How to protect site from hacker?
We will be learning: How to protect site from hacker?
Are you a site owner? If ‘yes‘, then is there any other thing scarier than the conception of seeing all of our work totally erased out by an anonymous hacker?
I know every site owner works too densely on your site to establish it as a brand, but what if it got hacked? – So it’s truly important to give the time to secure our site by learning these fundamental website security tips!
The article will also make you aware how to check if your site is secured or not and what can you do to ensure your website is totally from hackers.
To regularly protect and secure your site, follow the below procedure…..
How to protect the site from a hacker?
Let’s begin to learn to protect the site from a hacker…… Here are some fundamental tips to protect/secure the site from hackers.
Keep Software/Plugins UpToDate
Hackers can scan millions of sites each hour for vulnerabilities that can be hacked. It may seem awkward, but keeping all software up to date is vital in maintaining your site secure.
CMS(Content Management System) distributors like Joomla and WordPress are always vigilant, constantly searching for vulnerabilities to plug into their systems and post regular patches and updates to ensure that their software is not attacked.
If you’re using a managed hosting solution in your website then you don’t need to worry so much about applying security updates for the operating system, your hosting company will take care of this.
If you’re using third-party software on the site such as CMS, you should ensure you are quick to apply every security patches on your site.
Regularly check your site, remove unnecessary plugins/software and check for updates.
Use complex passwords and change passwords regularly
Billions of vicious attacks are detected on the network every day. These attacks work primarily by guessing the combination of username/password.

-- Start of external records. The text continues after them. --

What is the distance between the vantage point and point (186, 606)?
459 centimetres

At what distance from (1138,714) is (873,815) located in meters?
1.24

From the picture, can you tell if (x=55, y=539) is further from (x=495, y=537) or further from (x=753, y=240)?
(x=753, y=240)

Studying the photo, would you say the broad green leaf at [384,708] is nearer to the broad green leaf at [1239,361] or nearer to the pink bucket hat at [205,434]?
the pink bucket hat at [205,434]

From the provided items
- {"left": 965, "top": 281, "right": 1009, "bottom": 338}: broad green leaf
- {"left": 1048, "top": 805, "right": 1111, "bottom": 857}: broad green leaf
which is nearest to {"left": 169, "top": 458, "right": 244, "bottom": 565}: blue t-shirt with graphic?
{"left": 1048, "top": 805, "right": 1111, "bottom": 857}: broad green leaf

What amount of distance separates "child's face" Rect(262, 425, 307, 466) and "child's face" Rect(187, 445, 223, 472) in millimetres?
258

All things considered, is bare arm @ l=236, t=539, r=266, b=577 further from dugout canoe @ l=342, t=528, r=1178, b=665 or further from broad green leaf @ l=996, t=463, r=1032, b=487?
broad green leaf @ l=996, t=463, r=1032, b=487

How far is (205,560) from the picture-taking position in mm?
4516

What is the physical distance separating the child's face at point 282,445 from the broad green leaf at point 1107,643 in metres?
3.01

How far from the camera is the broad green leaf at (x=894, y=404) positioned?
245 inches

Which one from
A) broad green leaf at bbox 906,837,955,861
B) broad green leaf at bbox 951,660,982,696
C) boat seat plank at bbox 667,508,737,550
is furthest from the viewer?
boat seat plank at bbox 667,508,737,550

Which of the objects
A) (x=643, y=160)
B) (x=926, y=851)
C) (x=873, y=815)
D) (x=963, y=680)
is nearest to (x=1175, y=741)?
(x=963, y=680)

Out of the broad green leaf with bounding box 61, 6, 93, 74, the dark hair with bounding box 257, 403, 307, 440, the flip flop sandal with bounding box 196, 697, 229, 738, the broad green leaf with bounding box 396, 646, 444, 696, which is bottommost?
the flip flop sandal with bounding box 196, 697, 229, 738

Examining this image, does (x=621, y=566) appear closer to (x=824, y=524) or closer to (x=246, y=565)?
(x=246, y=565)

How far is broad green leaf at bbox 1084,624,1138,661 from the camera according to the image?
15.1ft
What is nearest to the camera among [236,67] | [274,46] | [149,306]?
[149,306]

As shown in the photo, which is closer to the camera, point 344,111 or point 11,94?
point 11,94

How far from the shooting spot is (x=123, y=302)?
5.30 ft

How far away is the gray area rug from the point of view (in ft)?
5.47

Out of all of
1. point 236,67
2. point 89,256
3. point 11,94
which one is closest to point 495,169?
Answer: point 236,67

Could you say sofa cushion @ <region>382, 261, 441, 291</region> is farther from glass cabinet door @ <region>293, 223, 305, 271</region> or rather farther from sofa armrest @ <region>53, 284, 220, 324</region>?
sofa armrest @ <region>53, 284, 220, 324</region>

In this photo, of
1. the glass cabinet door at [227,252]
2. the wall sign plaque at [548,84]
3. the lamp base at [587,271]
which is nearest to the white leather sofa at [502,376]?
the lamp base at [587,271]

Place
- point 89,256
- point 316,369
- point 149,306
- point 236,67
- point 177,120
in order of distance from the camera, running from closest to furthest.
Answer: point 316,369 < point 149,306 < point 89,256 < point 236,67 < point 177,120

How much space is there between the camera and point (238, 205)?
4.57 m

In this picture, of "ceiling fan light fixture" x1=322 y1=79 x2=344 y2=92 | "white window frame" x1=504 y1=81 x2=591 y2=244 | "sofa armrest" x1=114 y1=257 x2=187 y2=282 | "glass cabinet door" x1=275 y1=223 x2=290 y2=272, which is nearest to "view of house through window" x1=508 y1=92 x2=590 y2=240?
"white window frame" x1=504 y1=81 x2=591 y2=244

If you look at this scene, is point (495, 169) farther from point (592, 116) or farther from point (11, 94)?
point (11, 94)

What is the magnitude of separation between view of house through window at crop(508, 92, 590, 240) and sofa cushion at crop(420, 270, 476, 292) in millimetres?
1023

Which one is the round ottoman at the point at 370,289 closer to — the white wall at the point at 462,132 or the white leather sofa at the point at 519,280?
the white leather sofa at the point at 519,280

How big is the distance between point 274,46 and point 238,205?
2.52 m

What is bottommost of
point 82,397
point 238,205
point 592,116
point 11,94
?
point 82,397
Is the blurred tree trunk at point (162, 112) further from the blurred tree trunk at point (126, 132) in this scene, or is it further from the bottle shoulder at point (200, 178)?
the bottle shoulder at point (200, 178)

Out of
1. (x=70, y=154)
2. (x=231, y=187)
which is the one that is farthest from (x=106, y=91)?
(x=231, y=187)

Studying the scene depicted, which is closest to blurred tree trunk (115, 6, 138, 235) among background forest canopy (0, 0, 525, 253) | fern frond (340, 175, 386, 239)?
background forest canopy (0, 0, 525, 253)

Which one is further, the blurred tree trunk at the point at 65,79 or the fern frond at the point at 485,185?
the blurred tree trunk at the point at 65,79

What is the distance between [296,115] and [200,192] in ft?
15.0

Make your every effort to discover a truly secure, strong and powerful password. Avoid using a same password for all site logins.
Use the mix of special characters, numbers, and letters to create a perfect password. Use something that only you know while creating a password.
Install SSL certificate(HTTPS)
SSL certificates are almost essential for every site that collects personal information.
By installing the SSL certificate for your site, all the personal information is encrypted, as it travels through your website to the visitor’s computer.
If hackers try to eavesdrop on an encrypted connection will only see garbled text that is useless to them. It also helps to build trust in visitors and promotes site search engine optimization…
Limit the file upload
Allowing visitors to upload files to our site can gain a significant security risk. Hackers can upload malicious files to destroy your site.
If file uploads are not avoidable, the perfect solution is to avoid direct access to all uploaded files. You need to store the file outside of the root directory so that the file couldn’t get direct access to your site.
Use scripts to get them from a database or a dedicated folder and then present them to your web page if necessary.
Form data double verification
You have noticed that many sites use double(two-level) verification process on their form. These two-level verification process secure malicious scripts from being inserted or plugged by accepting data from form fields.
Server-side validation can detect particular malicious attacks – such as where the attackers attempt to plug the code to exploit the vulnerability.
Never use the default “admin” username
In the past days, the default CMS admin username was “admin”. We know that usernames make up half of the login credentials, this made it comfortable for hackers to do the brute-force attacks.
Gracefully, CMS (like WordPress and Joomla) has since changed this and now this requires you to select a custom username at the time of installing WordPress.
Anyway, some 1-click CMS installers, still set the default admin-username to “admin”. If you notice that to be the case, then it’s maybe a good idea to switch your web hosting.
Hide the management page.
Hackers can access all your site’s data by surfing to the management level of your website. Hackers may look for names, like “administrator”, “login” or “access” on your web server and then concentrate on accessing these files to compromise your site.
To hide the hacker’s administration page, you should have to use the robots_txt file to prevent hackers from finding them on the search engine.
Rename your administrative folder to unobtrusive content and only communicate it to your webmaster. Limit the number of login attempts within a specific time period. Never mail login details because email accounts can be hacked.